Une proposition un peu en aveugle
Je propose donc de rencontrer l’équipe de pilotage pour une première séance de travail, à la fois pour :
- me présenter et faire connaissance avec les personnes,
- capter grossièrement les grandes lignes de leurs cadres de références respectifs
- repérer les éventuels jeux relationnels, les jeux de pouvoir, et d’influence entre eux
- prendre la mesure de leur maturité collective d’équipe
- apprécier leur degré de mobilisation sur le projet que leur patron leur a confié, et leur lucidité quant aux difficultés de trouver puis de déployer leurs idées d’optimisation
Après un bref tout de table de présentations, je propose à l’équipe de répondre aux questions suivantes :
- Comment définissons-nous notre mission et quel délivrable devons-nous produire d’ici la fin de l’année ?
- Quelles sont les conditions de réussite de ce projet ?
- De quel type d’accompagnement serions-nous susceptibles d’avoir besoin ?

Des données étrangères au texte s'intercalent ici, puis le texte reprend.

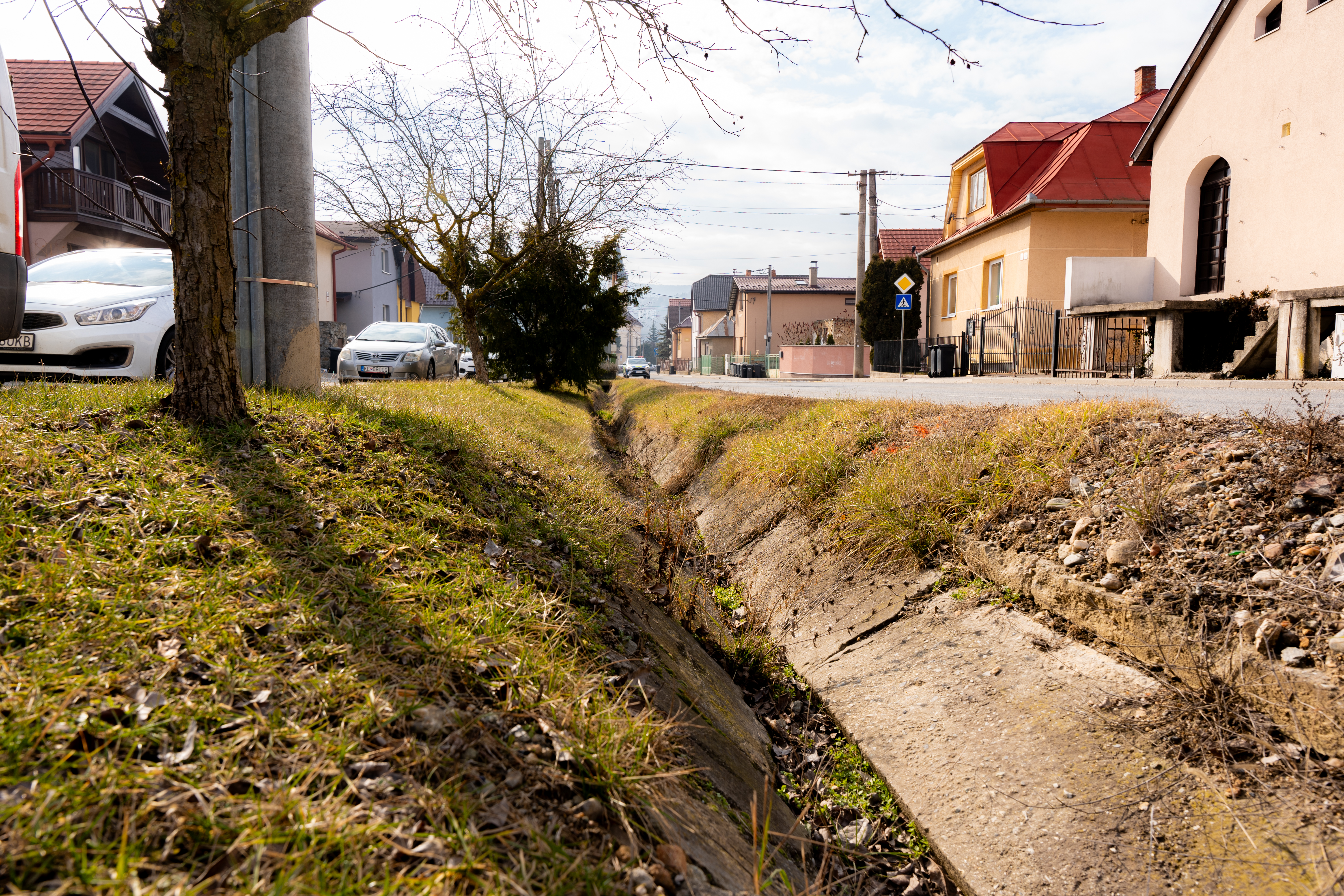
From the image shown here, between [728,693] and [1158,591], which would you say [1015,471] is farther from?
[728,693]

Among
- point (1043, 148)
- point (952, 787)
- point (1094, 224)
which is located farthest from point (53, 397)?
point (1043, 148)

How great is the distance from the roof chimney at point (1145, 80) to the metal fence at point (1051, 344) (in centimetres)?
1195

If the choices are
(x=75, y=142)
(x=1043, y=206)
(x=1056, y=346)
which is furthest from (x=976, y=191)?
(x=75, y=142)

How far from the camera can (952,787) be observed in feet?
9.96

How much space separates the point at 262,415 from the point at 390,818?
3.43m

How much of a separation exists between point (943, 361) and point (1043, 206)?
4.76 m

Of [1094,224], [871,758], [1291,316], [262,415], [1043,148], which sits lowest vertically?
[871,758]

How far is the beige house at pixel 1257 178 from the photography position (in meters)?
13.1

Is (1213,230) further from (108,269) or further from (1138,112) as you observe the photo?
(108,269)

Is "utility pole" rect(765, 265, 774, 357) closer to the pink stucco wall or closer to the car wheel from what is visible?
the pink stucco wall

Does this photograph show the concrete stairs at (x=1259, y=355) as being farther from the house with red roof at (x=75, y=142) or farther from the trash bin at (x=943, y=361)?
the house with red roof at (x=75, y=142)

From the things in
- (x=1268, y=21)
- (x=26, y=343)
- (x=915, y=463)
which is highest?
(x=1268, y=21)

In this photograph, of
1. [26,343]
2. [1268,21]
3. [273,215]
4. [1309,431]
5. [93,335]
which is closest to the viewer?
[1309,431]

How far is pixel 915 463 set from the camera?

Là je prends une posture de faciliter et de catalyseur, me mets au paper board, à noter les idées clés, à faire des schémas pour reformuler leurs inputs. Nous co-construisons ainsi assez vite une vision qui semble intéresser et satisfaire le groupe, tandis que la relation un peu fraîche au début semble se réchauffer. A l’issue d’un travail d’1h30, on peut ainsi reformuler les éléments suivants : » Dans le cadre de la fluidification de votre organisation, une équipe projet (Dir opérations, Dir qualité, Dir support , Dir services techniques) a pour mission de trouver des gisements de temps et de productivité, à dédier à de nouvelles activités gratifiantes pour le site (venant s’ajouter aux précédentes, sans allouer de nouvelles ressources).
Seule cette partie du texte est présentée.